**TASK INSTRUCTIONS**
Write the items in the stretch from the line containing "How far away from" through the line containing "15856 millimetres" as a two-column CSV with the header row text,answer. Give one row per item, with each field in double quotes and any line breaks replaced by spaces.
####################
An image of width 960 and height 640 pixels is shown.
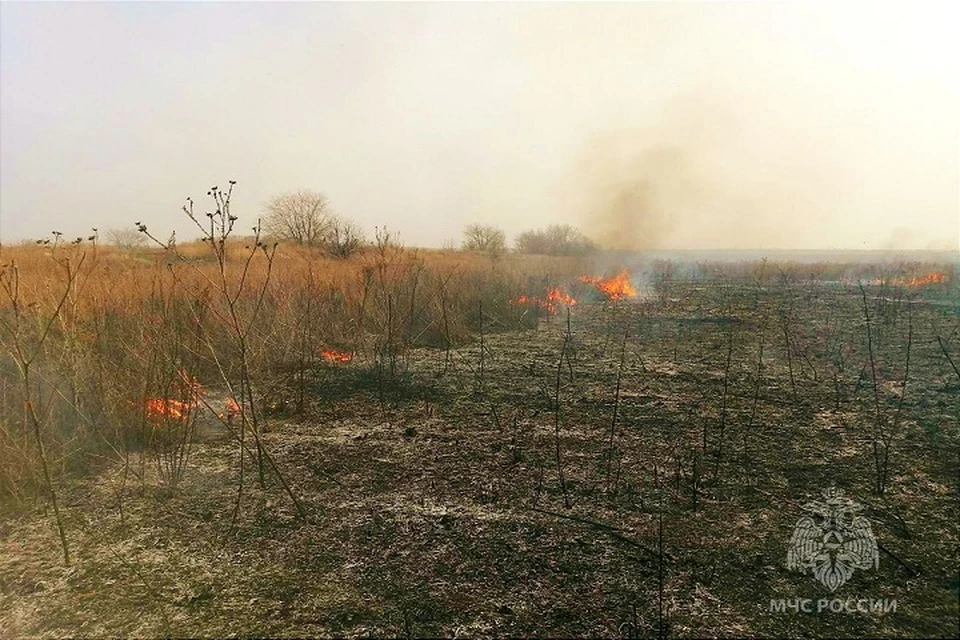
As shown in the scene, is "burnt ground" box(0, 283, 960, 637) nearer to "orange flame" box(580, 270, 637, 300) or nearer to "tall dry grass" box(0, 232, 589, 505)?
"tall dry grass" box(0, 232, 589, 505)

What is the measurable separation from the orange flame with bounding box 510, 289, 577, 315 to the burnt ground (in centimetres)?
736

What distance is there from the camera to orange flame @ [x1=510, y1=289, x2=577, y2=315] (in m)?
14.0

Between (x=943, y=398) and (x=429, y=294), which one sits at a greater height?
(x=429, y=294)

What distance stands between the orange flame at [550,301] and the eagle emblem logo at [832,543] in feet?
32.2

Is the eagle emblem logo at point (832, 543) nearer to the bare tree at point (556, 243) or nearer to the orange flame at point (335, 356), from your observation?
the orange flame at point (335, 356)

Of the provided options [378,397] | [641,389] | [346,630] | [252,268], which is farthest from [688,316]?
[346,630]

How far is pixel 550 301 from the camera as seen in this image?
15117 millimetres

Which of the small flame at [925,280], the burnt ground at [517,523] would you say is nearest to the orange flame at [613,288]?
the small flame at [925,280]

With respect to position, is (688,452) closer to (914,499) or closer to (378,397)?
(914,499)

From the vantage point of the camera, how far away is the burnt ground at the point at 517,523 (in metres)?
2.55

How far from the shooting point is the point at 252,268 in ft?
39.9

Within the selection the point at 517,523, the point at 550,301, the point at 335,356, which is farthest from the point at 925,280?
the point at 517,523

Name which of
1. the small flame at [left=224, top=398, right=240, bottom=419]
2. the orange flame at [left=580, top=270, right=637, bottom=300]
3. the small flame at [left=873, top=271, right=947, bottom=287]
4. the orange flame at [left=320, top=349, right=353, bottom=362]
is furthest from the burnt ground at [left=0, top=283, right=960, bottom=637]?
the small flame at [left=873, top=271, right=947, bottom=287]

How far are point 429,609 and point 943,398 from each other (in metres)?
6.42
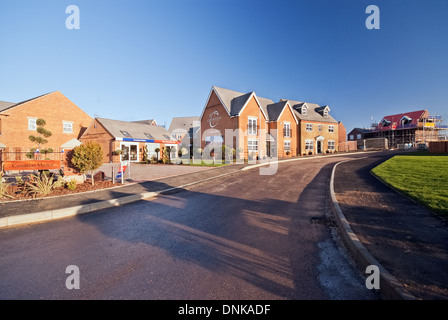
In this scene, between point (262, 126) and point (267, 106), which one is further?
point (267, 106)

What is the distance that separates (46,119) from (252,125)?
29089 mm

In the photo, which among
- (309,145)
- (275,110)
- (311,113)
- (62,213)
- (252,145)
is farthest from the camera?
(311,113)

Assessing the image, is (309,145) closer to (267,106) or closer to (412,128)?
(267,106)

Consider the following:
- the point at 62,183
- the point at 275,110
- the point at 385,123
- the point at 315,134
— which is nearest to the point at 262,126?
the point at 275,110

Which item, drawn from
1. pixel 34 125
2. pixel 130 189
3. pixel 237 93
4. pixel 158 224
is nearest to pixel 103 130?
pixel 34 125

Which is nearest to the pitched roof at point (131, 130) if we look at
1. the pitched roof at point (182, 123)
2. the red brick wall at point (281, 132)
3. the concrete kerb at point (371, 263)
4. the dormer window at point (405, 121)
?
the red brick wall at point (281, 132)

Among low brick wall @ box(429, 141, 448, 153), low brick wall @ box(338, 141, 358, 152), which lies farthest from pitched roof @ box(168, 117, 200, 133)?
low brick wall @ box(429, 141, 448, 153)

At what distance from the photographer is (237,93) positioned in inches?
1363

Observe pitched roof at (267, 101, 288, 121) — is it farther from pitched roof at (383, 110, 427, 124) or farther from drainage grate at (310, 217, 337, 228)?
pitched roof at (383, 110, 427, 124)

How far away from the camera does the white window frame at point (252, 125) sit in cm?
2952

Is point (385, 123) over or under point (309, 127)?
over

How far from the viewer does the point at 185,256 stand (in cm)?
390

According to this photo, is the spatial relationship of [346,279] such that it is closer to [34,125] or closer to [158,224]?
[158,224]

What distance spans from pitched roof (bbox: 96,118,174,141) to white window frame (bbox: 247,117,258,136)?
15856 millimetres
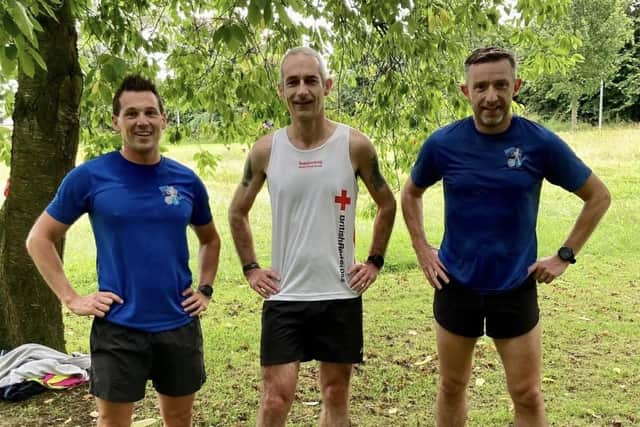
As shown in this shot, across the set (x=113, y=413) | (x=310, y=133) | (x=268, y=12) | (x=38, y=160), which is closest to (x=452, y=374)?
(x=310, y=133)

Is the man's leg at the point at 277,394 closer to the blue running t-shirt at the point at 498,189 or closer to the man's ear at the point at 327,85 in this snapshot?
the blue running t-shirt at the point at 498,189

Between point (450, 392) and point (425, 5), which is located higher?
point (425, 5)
####################
**RESPONSE**
text,answer
"How far away from the camera does the white window frame at point (252, 125) sit in cm?","2952"
"Is point (385, 123) over or under point (309, 127)?","over"
"How far from the viewer does the point at 185,256 stand (in cm)?","390"
"According to this photo, is the spatial relationship of [346,279] such that it is closer to [34,125] or closer to [158,224]?","[158,224]"
"What distance spans from pitched roof (bbox: 96,118,174,141) to white window frame (bbox: 247,117,258,136)?","15856 millimetres"